• [Stored items]:
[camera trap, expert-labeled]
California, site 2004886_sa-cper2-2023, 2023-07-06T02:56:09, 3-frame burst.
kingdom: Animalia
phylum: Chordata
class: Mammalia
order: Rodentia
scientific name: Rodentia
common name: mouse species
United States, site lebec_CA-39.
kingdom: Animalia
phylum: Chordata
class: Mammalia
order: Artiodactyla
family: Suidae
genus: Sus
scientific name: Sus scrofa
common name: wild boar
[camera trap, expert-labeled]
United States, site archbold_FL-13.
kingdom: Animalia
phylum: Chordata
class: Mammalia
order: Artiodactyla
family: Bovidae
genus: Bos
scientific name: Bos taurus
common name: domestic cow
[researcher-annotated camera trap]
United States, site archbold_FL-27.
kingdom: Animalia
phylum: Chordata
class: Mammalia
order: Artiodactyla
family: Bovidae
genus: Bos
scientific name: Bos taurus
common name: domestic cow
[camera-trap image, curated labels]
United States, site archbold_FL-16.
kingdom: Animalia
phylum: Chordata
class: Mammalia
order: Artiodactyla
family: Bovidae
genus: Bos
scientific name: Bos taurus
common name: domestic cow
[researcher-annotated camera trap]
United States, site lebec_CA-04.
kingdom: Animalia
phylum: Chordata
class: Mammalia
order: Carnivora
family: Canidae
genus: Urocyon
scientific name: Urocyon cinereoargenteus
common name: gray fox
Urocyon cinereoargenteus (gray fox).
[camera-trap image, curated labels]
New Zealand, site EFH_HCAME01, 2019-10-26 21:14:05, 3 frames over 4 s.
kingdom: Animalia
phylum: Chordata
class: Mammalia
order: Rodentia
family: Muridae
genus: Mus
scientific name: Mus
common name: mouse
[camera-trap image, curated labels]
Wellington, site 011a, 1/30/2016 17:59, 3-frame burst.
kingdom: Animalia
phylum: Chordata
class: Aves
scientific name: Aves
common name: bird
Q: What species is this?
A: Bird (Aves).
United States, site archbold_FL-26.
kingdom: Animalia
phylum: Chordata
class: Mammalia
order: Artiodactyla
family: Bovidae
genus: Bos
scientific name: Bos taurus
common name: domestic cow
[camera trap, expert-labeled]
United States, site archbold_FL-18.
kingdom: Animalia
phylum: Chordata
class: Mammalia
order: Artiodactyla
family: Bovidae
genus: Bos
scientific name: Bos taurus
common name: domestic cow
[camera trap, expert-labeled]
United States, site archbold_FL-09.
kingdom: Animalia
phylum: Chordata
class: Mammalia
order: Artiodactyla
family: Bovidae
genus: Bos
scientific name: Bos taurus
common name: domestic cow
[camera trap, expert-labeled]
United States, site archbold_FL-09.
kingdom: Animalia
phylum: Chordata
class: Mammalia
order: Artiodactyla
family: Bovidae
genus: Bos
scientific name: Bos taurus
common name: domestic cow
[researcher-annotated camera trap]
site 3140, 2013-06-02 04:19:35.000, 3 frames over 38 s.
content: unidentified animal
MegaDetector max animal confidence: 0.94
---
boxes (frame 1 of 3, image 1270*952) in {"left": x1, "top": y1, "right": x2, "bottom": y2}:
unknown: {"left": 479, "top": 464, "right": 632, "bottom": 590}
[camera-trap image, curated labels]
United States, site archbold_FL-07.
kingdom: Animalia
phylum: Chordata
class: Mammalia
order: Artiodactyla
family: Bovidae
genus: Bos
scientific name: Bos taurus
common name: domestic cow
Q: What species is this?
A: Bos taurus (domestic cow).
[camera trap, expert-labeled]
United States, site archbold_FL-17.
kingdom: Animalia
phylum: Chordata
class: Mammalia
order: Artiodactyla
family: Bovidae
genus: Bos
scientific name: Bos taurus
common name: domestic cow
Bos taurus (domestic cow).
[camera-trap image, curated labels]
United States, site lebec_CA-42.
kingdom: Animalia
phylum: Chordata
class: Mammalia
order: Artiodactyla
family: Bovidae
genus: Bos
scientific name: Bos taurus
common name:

• [What the task requires]: Write out all the data exactly.

• [Solved problem]:
[camera trap, expert-labeled]
California, site 2004886_sa-cper2-2023, 2023-07-06T02:56:09, 3-frame burst.
kingdom: Animalia
phylum: Chordata
class: Mammalia
order: Rodentia
scientific name: Rodentia
common name: mouse species
United States, site lebec_CA-39.
kingdom: Animalia
phylum: Chordata
class: Mammalia
order: Artiodactyla
family: Suidae
genus: Sus
scientific name: Sus scrofa
common name: wild boar
[camera trap, expert-labeled]
United States, site archbold_FL-13.
kingdom: Animalia
phylum: Chordata
class: Mammalia
order: Artiodactyla
family: Bovidae
genus: Bos
scientific name: Bos taurus
common name: domestic cow
[researcher-annotated camera trap]
United States, site archbold_FL-27.
kingdom: Animalia
phylum: Chordata
class: Mammalia
order: Artiodactyla
family: Bovidae
genus: Bos
scientific name: Bos taurus
common name: domestic cow
[camera-trap image, curated labels]
United States, site archbold_FL-16.
kingdom: Animalia
phylum: Chordata
class: Mammalia
order: Artiodactyla
family: Bovidae
genus: Bos
scientific name: Bos taurus
common name: domestic cow
[researcher-annotated camera trap]
United States, site lebec_CA-04.
kingdom: Animalia
phylum: Chordata
class: Mammalia
order: Carnivora
family: Canidae
genus: Urocyon
scientific name: Urocyon cinereoargenteus
common name: gray fox
Urocyon cinereoargenteus (gray fox).
[camera-trap image, curated labels]
New Zealand, site EFH_HCAME01, 2019-10-26 21:14:05, 3 frames over 4 s.
kingdom: Animalia
phylum: Chordata
class: Mammalia
order: Rodentia
family: Muridae
genus: Mus
scientific name: Mus
common name: mouse
[camera-trap image, curated labels]
Wellington, site 011a, 1/30/2016 17:59, 3-frame burst.
kingdom: Animalia
phylum: Chordata
class: Aves
scientific name: Aves
common name: bird
Q: What species is this?
A: Bird (Aves).
United States, site archbold_FL-26.
kingdom: Animalia
phylum: Chordata
class: Mammalia
order: Artiodactyla
family: Bovidae
genus: Bos
scientific name: Bos taurus
common name: domestic cow
[camera trap, expert-labeled]
United States, site archbold_FL-18.
kingdom: Animalia
phylum: Chordata
class: Mammalia
order: Artiodactyla
family: Bovidae
genus: Bos
scientific name: Bos taurus
common name: domestic cow
[camera trap, expert-labeled]
United States, site archbold_FL-09.
kingdom: Animalia
phylum: Chordata
class: Mammalia
order: Artiodactyla
family: Bovidae
genus: Bos
scientific name: Bos taurus
common name: domestic cow
[camera trap, expert-labeled]
United States, site archbold_FL-09.
kingdom: Animalia
phylum: Chordata
class: Mammalia
order: Artiodactyla
family: Bovidae
genus: Bos
scientific name: Bos taurus
common name: domestic cow
[researcher-annotated camera trap]
site 3140, 2013-06-02 04:19:35.000, 3 frames over 38 s.
content: unidentified animal
MegaDetector max animal confidence: 0.94
---
boxes (frame 1 of 3, image 1270*952) in {"left": x1, "top": y1, "right": x2, "bottom": y2}:
unknown: {"left": 479, "top": 464, "right": 632, "bottom": 590}
[camera-trap image, curated labels]
United States, site archbold_FL-07.
kingdom: Animalia
phylum: Chordata
class: Mammalia
order: Artiodactyla
family: Bovidae
genus: Bos
scientific name: Bos taurus
common name: domestic cow
Q: What species is this?
A: Bos taurus (domestic cow).
[camera trap, expert-labeled]
United States, site archbold_FL-17.
kingdom: Animalia
phylum: Chordata
class: Mammalia
order: Artiodactyla
family: Bovidae
genus: Bos
scientific name: Bos taurus
common name: domestic cow
Bos taurus (domestic cow).
[camera-trap image, curated labels]
United States, site lebec_CA-42.
kingdom: Animalia
phylum: Chordata
class: Mammalia
order: Artiodactyla
family: Bovidae
genus: Bos
scientific name: Bos taurus
common name:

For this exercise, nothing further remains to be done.